Теперь царь сам хотел быть первым вестником мира и писал петербургскому губернатору А.Д. Меншикову: «Ежели даст Бог мир, чтоб в народ оный объявить хорошенько. Я слыхал, что объявляют при нескольких человек кирасир, у которых шарфы белые через плечо и пред оными трубачи, и таким образом ездят по городу с объявлением. И ежели так бывает, то оное прошу в запасе приготовить. О сём поговори с искусными людьми стороною, дабы прежде не разнеслося и не было б стыда, ежели мира не будет, а у нас сия препарация была». Брюсу он писал в Ништадт: «Известие о мире мне первому привезть в Петербург, понеже не чаю, кто б более моего в сей войне трудился, и для того сему никому являться не велите, кроме меня. Також, чтоб и партикулярных писем с конгресса о том никуда ни от кого не было от наших людей». Нетерпение было столь велико, что Пётр сам поспешил в Выборг, через который должен был скакать победный курьер из Ништадта.
ЭПИЛОГ
С великих торжеств, устроенных в Санкт-Петербурге по случаю окончания Северной войны и заключения победного мирного договора в Ништадте, Пётр написал признательное письмо своим уполномоченным на мирном конгрессе Якову Брюсу и Генриху Остерману.

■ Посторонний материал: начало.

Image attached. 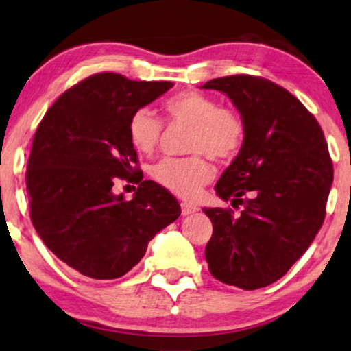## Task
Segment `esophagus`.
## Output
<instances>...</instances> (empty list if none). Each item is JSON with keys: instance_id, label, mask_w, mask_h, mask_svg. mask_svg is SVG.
I'll return each mask as SVG.
<instances>
[{"instance_id": "obj_1", "label": "esophagus", "mask_w": 351, "mask_h": 351, "mask_svg": "<svg viewBox=\"0 0 351 351\" xmlns=\"http://www.w3.org/2000/svg\"><path fill=\"white\" fill-rule=\"evenodd\" d=\"M180 209H182V216L193 215V213L198 211L197 206H193V204H189V203H182L180 204Z\"/></svg>"}]
</instances>
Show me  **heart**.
I'll use <instances>...</instances> for the list:
<instances>
[{
    "mask_svg": "<svg viewBox=\"0 0 351 351\" xmlns=\"http://www.w3.org/2000/svg\"><path fill=\"white\" fill-rule=\"evenodd\" d=\"M171 122L189 125L186 152L197 153L189 158H166L153 166L152 176L162 189L180 198H195L213 179V167L206 156L227 161L239 153L243 143V121L229 108L217 106L208 95L180 92L165 103ZM162 134L161 121L148 108L134 112L129 121L132 147L143 154L158 148Z\"/></svg>",
    "mask_w": 351,
    "mask_h": 351,
    "instance_id": "1",
    "label": "heart"
}]
</instances>
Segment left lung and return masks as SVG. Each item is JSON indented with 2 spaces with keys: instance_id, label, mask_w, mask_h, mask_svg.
<instances>
[{
  "instance_id": "obj_1",
  "label": "left lung",
  "mask_w": 351,
  "mask_h": 351,
  "mask_svg": "<svg viewBox=\"0 0 351 351\" xmlns=\"http://www.w3.org/2000/svg\"><path fill=\"white\" fill-rule=\"evenodd\" d=\"M234 103L243 143L215 186L240 215L203 208L213 222L204 250L209 272L227 285L261 289L306 252L326 216L334 167L315 116L282 86L253 75L213 79Z\"/></svg>"
}]
</instances>
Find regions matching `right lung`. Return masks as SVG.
Returning <instances> with one entry per match:
<instances>
[{"label":"right lung","mask_w":351,"mask_h":351,"mask_svg":"<svg viewBox=\"0 0 351 351\" xmlns=\"http://www.w3.org/2000/svg\"><path fill=\"white\" fill-rule=\"evenodd\" d=\"M172 85L95 74L62 93L35 132L25 176L32 224L80 274L98 280L124 276L149 240L180 216L177 199L142 174L130 202L112 192L117 177L138 174L132 114Z\"/></svg>","instance_id":"1"}]
</instances>
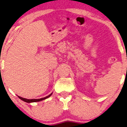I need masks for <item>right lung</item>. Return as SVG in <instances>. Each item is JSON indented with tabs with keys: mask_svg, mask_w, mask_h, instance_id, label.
<instances>
[{
	"mask_svg": "<svg viewBox=\"0 0 127 127\" xmlns=\"http://www.w3.org/2000/svg\"><path fill=\"white\" fill-rule=\"evenodd\" d=\"M52 93L51 94H50L49 95L47 96L46 97H45L43 98H41V99H25V98H23V97H20V96H18V97L20 98V99L24 101V102H27V103H32V102H40V101H42L43 100H45V99H47V98H48L49 97H50V96L52 95Z\"/></svg>",
	"mask_w": 127,
	"mask_h": 127,
	"instance_id": "1",
	"label": "right lung"
}]
</instances>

«Трактат, вами заключённый, — писал Пётр, — столь искусно составлен, что и мне самому не можно бы лучше оного написать. Славное сие в свете дело ваше останется навсегда незабвенным; никогда наша Россия такого полезного мира не получала! Правда, долго ждали да дождалися, за что всё да будет Богу, всех благ виновнику, хвала!»
— Вот, Андрей Иванович, прав государь: двадцать лет мы воевали и наконец мира дождались! — молвил Брюс своему сотоварищу в Ништадте Остерману.

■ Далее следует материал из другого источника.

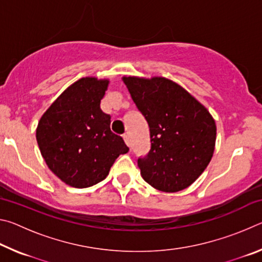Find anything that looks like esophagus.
Returning <instances> with one entry per match:
<instances>
[{"label":"esophagus","instance_id":"34e87169","mask_svg":"<svg viewBox=\"0 0 262 262\" xmlns=\"http://www.w3.org/2000/svg\"><path fill=\"white\" fill-rule=\"evenodd\" d=\"M123 141H125V143L128 145V147H130V140H129V136H128V135H123Z\"/></svg>","mask_w":262,"mask_h":262}]
</instances>
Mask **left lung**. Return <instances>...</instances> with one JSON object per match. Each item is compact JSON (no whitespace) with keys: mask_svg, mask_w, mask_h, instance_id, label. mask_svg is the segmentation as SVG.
<instances>
[{"mask_svg":"<svg viewBox=\"0 0 262 262\" xmlns=\"http://www.w3.org/2000/svg\"><path fill=\"white\" fill-rule=\"evenodd\" d=\"M122 81L150 129L151 149L137 161L142 178L162 192L187 188L214 155L216 123L212 115L168 78L123 76Z\"/></svg>","mask_w":262,"mask_h":262,"instance_id":"obj_1","label":"left lung"}]
</instances>
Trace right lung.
Wrapping results in <instances>:
<instances>
[{"instance_id": "add662e5", "label": "right lung", "mask_w": 262, "mask_h": 262, "mask_svg": "<svg viewBox=\"0 0 262 262\" xmlns=\"http://www.w3.org/2000/svg\"><path fill=\"white\" fill-rule=\"evenodd\" d=\"M110 79L88 76L69 85L42 114L35 137L47 166L64 184L85 188L107 177L129 148L111 132L100 108Z\"/></svg>"}]
</instances>
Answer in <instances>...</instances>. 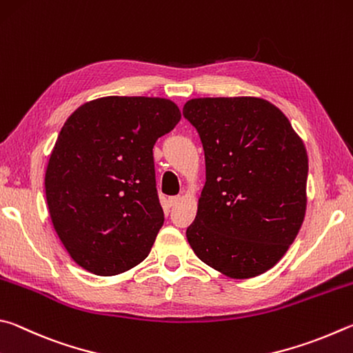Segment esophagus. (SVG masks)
<instances>
[{"instance_id":"obj_1","label":"esophagus","mask_w":353,"mask_h":353,"mask_svg":"<svg viewBox=\"0 0 353 353\" xmlns=\"http://www.w3.org/2000/svg\"><path fill=\"white\" fill-rule=\"evenodd\" d=\"M180 200H181L180 195L170 196V199H169V205H170V206H175V205H178V203H180Z\"/></svg>"}]
</instances>
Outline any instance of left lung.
I'll return each instance as SVG.
<instances>
[{
  "label": "left lung",
  "mask_w": 353,
  "mask_h": 353,
  "mask_svg": "<svg viewBox=\"0 0 353 353\" xmlns=\"http://www.w3.org/2000/svg\"><path fill=\"white\" fill-rule=\"evenodd\" d=\"M183 116L199 132L206 161L189 245L200 261L234 279L265 273L304 221V142L279 108L257 97L190 99Z\"/></svg>",
  "instance_id": "obj_1"
}]
</instances>
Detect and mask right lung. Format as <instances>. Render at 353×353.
Segmentation results:
<instances>
[{
  "mask_svg": "<svg viewBox=\"0 0 353 353\" xmlns=\"http://www.w3.org/2000/svg\"><path fill=\"white\" fill-rule=\"evenodd\" d=\"M181 119L169 99L108 96L68 117L45 189L54 230L72 261L116 276L150 252L164 223L153 145Z\"/></svg>",
  "mask_w": 353,
  "mask_h": 353,
  "instance_id": "obj_1",
  "label": "right lung"
}]
</instances>
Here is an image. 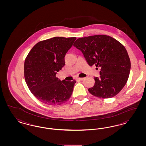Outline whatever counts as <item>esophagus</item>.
Here are the masks:
<instances>
[{"instance_id":"1","label":"esophagus","mask_w":146,"mask_h":146,"mask_svg":"<svg viewBox=\"0 0 146 146\" xmlns=\"http://www.w3.org/2000/svg\"><path fill=\"white\" fill-rule=\"evenodd\" d=\"M84 79V78H77L76 80H83Z\"/></svg>"}]
</instances>
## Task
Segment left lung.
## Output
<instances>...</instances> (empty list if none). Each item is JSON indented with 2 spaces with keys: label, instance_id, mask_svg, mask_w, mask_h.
Listing matches in <instances>:
<instances>
[{
  "label": "left lung",
  "instance_id": "left-lung-1",
  "mask_svg": "<svg viewBox=\"0 0 146 146\" xmlns=\"http://www.w3.org/2000/svg\"><path fill=\"white\" fill-rule=\"evenodd\" d=\"M73 45L83 52L90 66L95 64L101 70L100 77H94V86L88 89L91 94L110 98L119 94L128 80L131 68L124 46L106 35L80 38Z\"/></svg>",
  "mask_w": 146,
  "mask_h": 146
}]
</instances>
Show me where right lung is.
I'll return each instance as SVG.
<instances>
[{
	"label": "right lung",
	"mask_w": 146,
	"mask_h": 146,
	"mask_svg": "<svg viewBox=\"0 0 146 146\" xmlns=\"http://www.w3.org/2000/svg\"><path fill=\"white\" fill-rule=\"evenodd\" d=\"M76 37H54L36 43L24 63V76L32 94L48 105H60L72 95L76 80L61 81L56 76L64 66V57Z\"/></svg>",
	"instance_id": "add662e5"
}]
</instances>
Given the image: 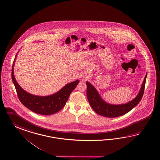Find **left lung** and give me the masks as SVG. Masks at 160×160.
<instances>
[{
  "label": "left lung",
  "instance_id": "1",
  "mask_svg": "<svg viewBox=\"0 0 160 160\" xmlns=\"http://www.w3.org/2000/svg\"><path fill=\"white\" fill-rule=\"evenodd\" d=\"M147 73L145 77L141 89L138 95L128 103L121 105H112L105 102L99 96V93L92 85L86 82L87 86V95L89 103L93 111L99 115L108 118H115L128 112L137 106L142 98Z\"/></svg>",
  "mask_w": 160,
  "mask_h": 160
}]
</instances>
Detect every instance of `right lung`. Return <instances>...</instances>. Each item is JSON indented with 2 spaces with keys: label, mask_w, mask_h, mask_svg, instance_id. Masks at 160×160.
I'll use <instances>...</instances> for the list:
<instances>
[{
  "label": "right lung",
  "mask_w": 160,
  "mask_h": 160,
  "mask_svg": "<svg viewBox=\"0 0 160 160\" xmlns=\"http://www.w3.org/2000/svg\"><path fill=\"white\" fill-rule=\"evenodd\" d=\"M15 61V59L13 61L12 69V79L18 97L21 103L35 113L47 115L57 113L61 110L65 105L71 93L79 82V80H77L68 83L60 91L49 96L39 97L32 95L24 91L16 81L13 72Z\"/></svg>",
  "instance_id": "obj_1"
}]
</instances>
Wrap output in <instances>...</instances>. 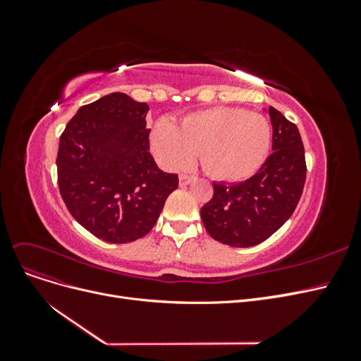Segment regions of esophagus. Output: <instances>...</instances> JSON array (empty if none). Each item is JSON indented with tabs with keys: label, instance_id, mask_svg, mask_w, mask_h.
<instances>
[{
	"label": "esophagus",
	"instance_id": "1",
	"mask_svg": "<svg viewBox=\"0 0 361 361\" xmlns=\"http://www.w3.org/2000/svg\"><path fill=\"white\" fill-rule=\"evenodd\" d=\"M192 180H195V176H191V174H180L179 176V185L180 187H187Z\"/></svg>",
	"mask_w": 361,
	"mask_h": 361
}]
</instances>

— Да и мы ведь, Яков Вилимович, через два конгресса — на Аландах и здесь — к этому славному миру прошли! Ни в чём не уступили в баталиях дипломатических, выполнили все условия государя и оставили за Россией и Лифляндию с Ригой, и Эстляндию с Ревелем, и даже Карелию с дистриктом Выборга! — гордо сказал Остерман.
— Ну, на Аландах-то ты согласен был пойти на уступки шведу и даже передать двадцать тысяч русского войска под команду Карла XII. А тот бы двинул сии войска сначала для завоевания Норвегии, а далее король-сумасброд, вместе со своим хитроумцем Герцем, собирался готовить десант в Шотландию, дабы снова усадить династию Стюартов на английском троне. И не успей Россия подписать мир с Швецией, как её втянули бы в войну с Великобританией. Хорошо ещё, что я на конгрессе, а государь — в Санкт-Петербурге вовремя сорвали все замыслы хитроумцев! Нет, что ни говори, мирный стол международных конгрессов таит иногда и угрозу новой войны! Однако пора нам в Санкт-Петербург, Андрей Иванович. Чаю, после сего ласкового послания от Петра Алексеевича нас в Сенате большие награды ждут!
Остерман сразу оживился, ибо ни о чём он так никогда не мечтал, как о наградах. И здесь сей честолюбец не ошибся. Сенат новорождённой Российской империи встретил творцов Ништадтского мира как героев.
Секретарь Сената с торжеством зачитал им решение о царских наградах: Яков Вилимович Брюс был возведён в достоинство графа Российской империи, получил поместье в 500 дворов и денежную субсидию. А Андрея Ивановича Остермана возвели в бароны и дали ему чин тайного советника, в следующем, 1729 году, он стал уже действительным тайным советником и получил должность вице-канцлера Российской империи: начался его долгий дипломатический карьер.
— Доволен, Яков? — спросил Пётр своего учёного бомбардира как-то раз на тихих аллеях Петергофа.